Task requirements:
**1.** In the article on Figma's Gemini integration, which three Google models did Figma add to its platform?
**2.** Extend the article on Figma's Gemini integration, picking up after its final sentence.
*** Excerpted passage ***
Figma Just Added Google’s Gemini AI. What Need to Know
Figma dropped a partnership bomb. The design platform just integrated Google’s Gemini models directly into its workflow tools.
This isn’t just another AI checkbox feature. Instead, Figma’s bringing three specific Gemini models into the design process. Plus, with 13 million monthly users, this move affects nearly every product designer working today.
Let’s break down what actually changed and whether it matters for your workflow.
Three Gemini Models Now Live in Figma
Figma integrated Gemini 2.5 Flash, Gemini 2.0, and Imagen 4 into its platform. Each model handles different tasks.
Gemini 2.5 Flash powers the image editing and generation features. So you can now type a prompt, generate an image, and request changes without leaving Figma. That’s the big workflow improvement designers wanted.
Early testing shows real performance gains. Figma’s “Make Image” feature saw 50% faster response times with Gemini 2.5 Flash. That means less waiting around for AI to generate your mockups.

But here’s the thing. Figma maintains its Google Cloud relationship while adding these models. So this partnership extends beyond just AI features into deeper infrastructure integration.
Speed Matters More Than Features
Nobody cares about AI features that slow you down. That’s why the 50% latency reduction matters more than the AI models themselves.
Designers work fast. They iterate constantly. Any tool that makes them wait loses to competitors. So Figma focused on making AI generation fast enough to fit into real workflows.
Other design tools added AI too. But many feel sluggish. You type a prompt, wait 10 seconds, get a mediocre result, and give up. Gemini 2.5 Flash cuts that wait time dramatically.
*** End of Excerpted passage ***
*** Data extracts ***
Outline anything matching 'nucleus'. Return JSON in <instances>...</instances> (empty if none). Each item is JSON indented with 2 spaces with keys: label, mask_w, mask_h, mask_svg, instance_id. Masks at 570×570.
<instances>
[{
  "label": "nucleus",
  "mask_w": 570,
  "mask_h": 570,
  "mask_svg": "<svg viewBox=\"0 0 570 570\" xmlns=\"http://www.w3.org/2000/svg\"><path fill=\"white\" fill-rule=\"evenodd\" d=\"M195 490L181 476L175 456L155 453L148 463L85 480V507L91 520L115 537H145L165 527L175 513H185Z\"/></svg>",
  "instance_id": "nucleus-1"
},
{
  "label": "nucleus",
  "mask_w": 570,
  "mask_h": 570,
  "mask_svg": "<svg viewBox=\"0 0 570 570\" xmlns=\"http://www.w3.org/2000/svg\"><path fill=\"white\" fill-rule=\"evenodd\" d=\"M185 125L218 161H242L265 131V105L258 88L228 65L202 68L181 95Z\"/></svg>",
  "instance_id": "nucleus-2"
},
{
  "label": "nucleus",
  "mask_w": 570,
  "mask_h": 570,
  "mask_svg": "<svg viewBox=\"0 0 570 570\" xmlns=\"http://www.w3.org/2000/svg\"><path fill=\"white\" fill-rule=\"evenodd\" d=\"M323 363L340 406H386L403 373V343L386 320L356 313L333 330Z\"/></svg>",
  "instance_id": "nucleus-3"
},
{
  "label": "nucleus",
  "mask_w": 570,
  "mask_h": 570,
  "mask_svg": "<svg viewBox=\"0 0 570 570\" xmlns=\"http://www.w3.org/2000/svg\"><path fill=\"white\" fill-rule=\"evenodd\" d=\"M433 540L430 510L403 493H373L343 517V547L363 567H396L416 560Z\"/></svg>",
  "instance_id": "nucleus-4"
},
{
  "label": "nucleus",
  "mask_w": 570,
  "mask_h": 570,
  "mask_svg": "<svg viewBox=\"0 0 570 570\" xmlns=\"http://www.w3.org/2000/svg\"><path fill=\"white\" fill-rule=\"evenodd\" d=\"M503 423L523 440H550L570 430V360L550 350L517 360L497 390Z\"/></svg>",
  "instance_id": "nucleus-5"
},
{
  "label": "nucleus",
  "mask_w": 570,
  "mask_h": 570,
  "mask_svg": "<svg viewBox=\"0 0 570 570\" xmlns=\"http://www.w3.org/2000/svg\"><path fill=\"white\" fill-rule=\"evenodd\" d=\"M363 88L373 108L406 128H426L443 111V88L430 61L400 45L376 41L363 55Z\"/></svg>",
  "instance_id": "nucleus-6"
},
*** End of Data extracts ***
Replies:
**1.** Gemini 2.5 Flash, Gemini 2.0, and Imagen 4.

**2.**
Plus, faster generation means more iterations. Instead of generating one image and hoping it works, you can try five variations in the same time. That’s how AI actually helps designers rather than just existing as a checkbox feature.
The Partnership Race Heats Up
Google isn’t the only AI company chasing design tool integrations. OpenAI announced ChatGPT app integrations this week with Spotify, Canva, and others.

Figma was on that list too. So the Google deal isn’t exclusive. Designers might eventually pick between Gemini-powered features and GPT-powered alternatives within the same design file.
This matters because AI companies need distribution channels. Building the best model means nothing if nobody uses it. So partnerships with apps like Figma deliver millions of users instantly.
Moreover, Google positioned this as part of Gemini Enterprise. That’s their business-focused AI platform launching alongside the Figma deal. The strategy? Get AI into existing workflows rather than forcing companies to adopt new tools.
Enterprise AI Finally Gets Real
Consumer AI makes money. Enterprise AI mostly doesn’t. That’s the dirty secret behind all these partnership announcements.
Google claims 65% of Cloud customers use its AI products. But using and paying serious money for AI pilots are different things. Many enterprise AI projects fail because they don’t integrate smoothly into existing workflows.
That’s why the Figma partnership matters strategically. Designers already use Figma daily. Adding AI directly into that workflow removes adoption barriers. No new tools to learn. No separate AI interface to master.

Other companies signing Gemini Enterprise deals include GAP, Mercedes, and Deutsche Telekom. Google’s betting that embedding AI into existing software beats building standalone AI products.
Meanwhile, OpenAI took the opposite approach. They want you chatting with apps inside ChatGPT. Google wants AI inside the apps themselves. Both strategies target the same problem from different angles.
What This Means for Your Design Process
Should you care about Gemini in Figma? Depends on your workflow.
If you already use Figma’s AI image generation, the speed improvements matter. Faster iteration means better results. Plus, Gemini 2.5 Flash handles more complex prompts reliably.
But if you ignore AI features entirely, nothing changed. Figma didn’t remove existing tools or force AI adoption. The partnership simply makes optional features work better.
Here’s what to watch. As more AI models integrate into design tools, you’ll eventually need to pick between them. Google, OpenAI, Anthropic, and others all want their models powering your creative work.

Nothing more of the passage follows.